Required tasks:
A - According to the text on mining electronic health records, into how many possible types and groups of categories does MetaMap categorize concepts and acronyms?
B - Continue the text on mining electronic health records, beginning immediately after its final sentence.

Text for analysis:
---
Imagine wanting to analyze the notes that a doctor’s typed up in a patient’s electronic health records (EHR) who has tested positive for COVID-19, including descriptions of symptoms and complications in great detail. These notes contain nuances that could be vital to understanding the development of the disease, the manner of transmission and the most effective treatments with the least side effects. Doing this in a timely and efficient manner can be critically important to address issues for better prevention, preparedness and even a cure.
Similarly, there is exorbitant amounts of healthcare and bio-medical care data for various diseases made available through physician notes, insurance claim, EHR, medical journals, news feeds, social media, etc. All of this data lacks utility, unless mined and brought into shape. The emerging technologies in text processing techniques and resources give way to an ocean of opportunities for providing useful insight, analysis and deduction which mimic the behavior of experts associated with healthcare and its related domain.
This post exemplifies use of some of latest technologies and resources to mine concepts from the bio-medical domain, and applying Teradata Vantage’s advanced analytics capabilities to analyze and predict useful diagnosis and prescription.
Electronic Health Records (EHR) are the digital patient information records that are inputted by a physician/clinician after each visit/examination. These recorded entries are manual, free-form text inputs containing a variety of medical information including patient demographics, diseases, anatomy, medication, treatments, dosages, etc. - all which lack structure. These records are often grammatically incorrect, have misspelt names and acronyms which are difficult to disambiguate from different contexts of usage.
In order to process such complex and irregular domain-specific text, we need at our disposal some powerful tools which are able to disambiguate, mine and structure the text which can, in turn, provide ground for further advanced analytics:
- One powerful instrument for cleaning and shaping text is Regex. Using Vantage’s Regex functions, text is transformed by removing non-ascii and other mark-up tags, performing sentence segmentation and other text normalization tasks.
- Next, we use an important entity recognition tool, MetaMap, which is used to map biomedical text to Unified Medical Language System (UMLS) concepts. It uses a knowledge intensive approach coupled with natural language processing and computational linguistics to categorize concepts and acronyms into 137 possible types and groups of categories. This is a key resource to understanding medical information which is made freely available to promote and improve healthcare services. Through API calls, we were able to transform our dataset into a rich corpus tagged with medical entities and their inter-relations. An example output of an entity tagged sentence is shown in Figure 1.
---
Stored items:
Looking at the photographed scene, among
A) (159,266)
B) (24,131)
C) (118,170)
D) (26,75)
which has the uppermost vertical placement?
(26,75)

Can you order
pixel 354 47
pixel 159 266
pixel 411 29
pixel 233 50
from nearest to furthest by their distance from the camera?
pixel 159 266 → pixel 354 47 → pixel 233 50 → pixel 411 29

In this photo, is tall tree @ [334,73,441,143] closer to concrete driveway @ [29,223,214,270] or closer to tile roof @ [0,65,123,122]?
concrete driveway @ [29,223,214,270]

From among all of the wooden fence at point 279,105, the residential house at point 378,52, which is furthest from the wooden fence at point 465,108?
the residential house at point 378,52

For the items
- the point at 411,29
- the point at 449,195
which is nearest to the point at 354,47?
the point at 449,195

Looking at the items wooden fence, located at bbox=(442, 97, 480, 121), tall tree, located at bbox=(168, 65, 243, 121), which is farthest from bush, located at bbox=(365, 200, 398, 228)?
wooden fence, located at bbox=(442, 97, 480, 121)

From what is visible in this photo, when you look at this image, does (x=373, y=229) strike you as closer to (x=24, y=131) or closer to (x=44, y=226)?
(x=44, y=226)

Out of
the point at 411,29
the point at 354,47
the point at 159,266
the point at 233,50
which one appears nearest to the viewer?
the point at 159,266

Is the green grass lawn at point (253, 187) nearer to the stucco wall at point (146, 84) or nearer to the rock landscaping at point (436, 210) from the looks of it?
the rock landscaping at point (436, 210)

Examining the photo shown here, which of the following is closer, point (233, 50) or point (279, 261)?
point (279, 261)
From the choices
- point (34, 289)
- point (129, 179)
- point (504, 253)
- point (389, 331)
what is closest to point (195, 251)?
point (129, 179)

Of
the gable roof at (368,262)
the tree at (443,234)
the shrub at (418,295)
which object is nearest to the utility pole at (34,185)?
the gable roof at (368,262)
---
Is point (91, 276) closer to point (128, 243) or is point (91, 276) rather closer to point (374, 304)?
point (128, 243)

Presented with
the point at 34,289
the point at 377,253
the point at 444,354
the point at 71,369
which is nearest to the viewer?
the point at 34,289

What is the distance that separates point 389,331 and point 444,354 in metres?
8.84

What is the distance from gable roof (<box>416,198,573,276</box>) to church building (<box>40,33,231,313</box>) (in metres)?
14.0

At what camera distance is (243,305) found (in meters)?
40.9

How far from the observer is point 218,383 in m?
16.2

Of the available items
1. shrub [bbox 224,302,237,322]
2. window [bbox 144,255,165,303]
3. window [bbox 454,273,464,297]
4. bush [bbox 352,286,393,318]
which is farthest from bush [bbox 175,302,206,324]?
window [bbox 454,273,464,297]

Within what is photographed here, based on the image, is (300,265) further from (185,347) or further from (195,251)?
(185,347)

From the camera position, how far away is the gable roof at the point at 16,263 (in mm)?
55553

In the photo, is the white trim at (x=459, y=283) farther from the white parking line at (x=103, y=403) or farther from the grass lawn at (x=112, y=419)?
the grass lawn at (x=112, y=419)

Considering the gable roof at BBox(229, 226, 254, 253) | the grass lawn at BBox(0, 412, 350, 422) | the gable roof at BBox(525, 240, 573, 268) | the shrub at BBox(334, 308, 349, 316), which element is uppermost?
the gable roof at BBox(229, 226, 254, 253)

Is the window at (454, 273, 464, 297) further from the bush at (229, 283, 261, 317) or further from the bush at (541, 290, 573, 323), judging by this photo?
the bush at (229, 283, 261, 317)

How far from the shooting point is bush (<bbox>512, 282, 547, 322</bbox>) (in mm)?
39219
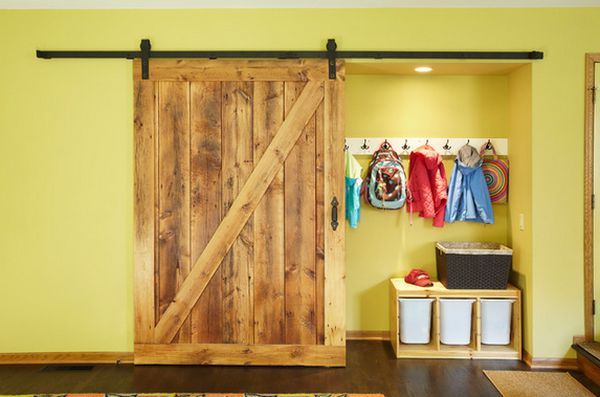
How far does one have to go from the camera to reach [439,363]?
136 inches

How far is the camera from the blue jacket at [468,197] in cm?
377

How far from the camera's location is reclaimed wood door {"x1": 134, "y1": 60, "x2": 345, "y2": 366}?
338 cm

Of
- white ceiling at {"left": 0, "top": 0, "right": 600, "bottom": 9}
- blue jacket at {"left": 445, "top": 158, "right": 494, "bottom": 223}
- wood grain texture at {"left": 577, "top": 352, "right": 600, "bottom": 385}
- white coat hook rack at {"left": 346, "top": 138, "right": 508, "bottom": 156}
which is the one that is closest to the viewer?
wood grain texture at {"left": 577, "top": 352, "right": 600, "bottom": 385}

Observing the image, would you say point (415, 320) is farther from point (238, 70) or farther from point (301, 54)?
---
Answers below:
A - 137

B -
Figure 1: Bio-Medical Entity Recognition
- Syntactics dependency parser gives grammatical structuring to a sentence which in turn helps to pin-point deeper analysis about expressed opinion. Concept negations, conjunctions and adjectival terms help to extract aspect information and opinionated terms from the sentence. This helps to identify at a finer level the sentiment associated with a specific terms or concept rather than jumbled sentiment at the coarse sentence level. To build dependency parse, advanced NLP libraries from python are a good choice, whereas for sentiment analysis, in-built models and trainers are available within Vantage.
Figure 2: Dependency Parse of Opinionated Sentence
Figure 3: Disorder type mention in each visitor report along with sentiment
For each inspection report, using the features for various categories such as medication, diseases, body parts, etc., along with possible associated sentiment of each aspect, we are able to build advanced models for the medical condition of patients. By using native Vantage capabilities, example analytics are built to obtain useful insight and deductions:
- Using the features for disorders and anatomy, we build a classifier to predict possible diagnosis for a patient. Such analytics can assist in a physician’ decision-making in prescribing medication and treatments, taking into account the patient’s past and present conditions along with historical treatment record.
- Clustering of physician reports based of various types of features, particularly disorder and anatomy, can reveal related examinations and patients with related symptoms and diseases. This is particularly useful when profiling patients based on their illness patterns.
- Using N-Path, it’s possible to obtain a trace of prescribed medication and visualize how physicians have treated cases belonging to the particular medical condition of patients.
Figure 4: Clustering Visualized using PCA and TSNE graphs
Figure 5: NPath tracing medication prescription
Given that healthcare, pharmaceutical and cosmetic companies are looking towards AI-enabled technologies to help provide useful insight into medical diagnosis, the approach presented here showcases Teradata’s ability to combine Vantage’s advanced analytics offering -- seamlessly integrated with open-source tools and techniques in text processing -- to decipher complex healthcare-related issues pertinent to industry requirements.